▶ _TEXT UNDER STUDY_:
.....
5. Baseline systems and quantitative results
The UniVocal study reports baseline results on SCSBench for Gemini + Bark, Gemini + Cosy2 + LeVo, and UniVocal (Shi et al., 1 Jun 2026). For mode-switching performance on the Implicit subset, Gemini + Bark attains F1(O) = 0.414 and F1(S) = 0.142, Gemini + Cosy2 + LeVo attains 0.752 and 0.685, and UniVocal attains 0.626 and 0.595 (Shi et al., 1 Jun 2026). On the Explicit subset, the corresponding values are 0.533/0.250, 0.572/0.489, and 0.714/0.635. On the Mixed subset, they are 0.465/0.199, 0.607/0.566, and 0.871/0.810 (Shi et al., 1 Jun 2026).
These results show that performance depends materially on cue type. UniVocal is strongest on the Mixed subset, where it substantially exceeds the cascaded baselines in both automatic and human mode-switch F1. The data also show that the best-performing system varies by subset: the Implicit subset favors Gemini + Cosy2 + LeVo in F1, whereas the Explicit and especially Mixed subsets favor UniVocal (Shi et al., 1 Jun 2026). This suggests that the benchmark distinguishes between recognizing stylistic cues alone and handling combined stylistic and explicitly signaled transitions.
.....
▶ _WORK TASK 1_: Please copy the passage on SCSBench baseline results word for word, from "These results show" up to and including "explicitly signaled transitions.".
▶ _WORK TASK 2_: Continue the passage on SCSBench baseline results from the point where it ends.

▶ _DATA EXTRACT_:
.....
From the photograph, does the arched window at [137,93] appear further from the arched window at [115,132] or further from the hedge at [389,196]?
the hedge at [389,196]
.....
▶ _RESPONSE BOX 1_:
These results show that performance depends materially on cue type. UniVocal is strongest on the Mixed subset, where it substantially exceeds the cascaded baselines in both automatic and human mode-switch F1. The data also show that the best-performing system varies by subset: the Implicit subset favors Gemini + Cosy2 + LeVo in F1, whereas the Explicit and especially Mixed subsets favor UniVocal (Shi et al., 1 Jun 2026). This suggests that the benchmark distinguishes between recognizing stylistic cues alone and handling combined stylistic and explicitly signaled transitions.

▶ _RESPONSE BOX 2_:
For speech-quality metrics, the paper reports WER, SIM, and UTMOS for the Implicit and Mixed subsets (Shi et al., 1 Jun 2026). On the Implicit subset, Gemini + Bark records WER 21.83% and UTMOS 3.41, Gemini + Cosy2 + LeVo records WER 17.97%, SIM 0.758, and UTMOS 3.42, and UniVocal records WER 5.83%, SIM 0.650, and UTMOS 4.36. On the Mixed subset, the corresponding values are WER 29.60% and UTMOS 3.31 for Gemini + Bark, WER 12.43%, SIM 0.773, and UTMOS 3.54 for Gemini + Cosy2 + LeVo, and WER 10.90%, SIM 0.652, and UTMOS 4.36 for UniVocal (Shi et al., 1 Jun 2026).
The paper’s summary states that UniVocal yields the lowest WER and highest naturalness (UTMOS) on all subsets, while its global SIM is slightly lower; at the same time, its unified architecture maintains far better intra-sample speaker consistency across mode switches (Shi et al., 1 Jun 2026). That distinction is important because SCSBench is sensitive not only to aggregate speaker embedding similarity but also to within-utterance coherence across mode changes.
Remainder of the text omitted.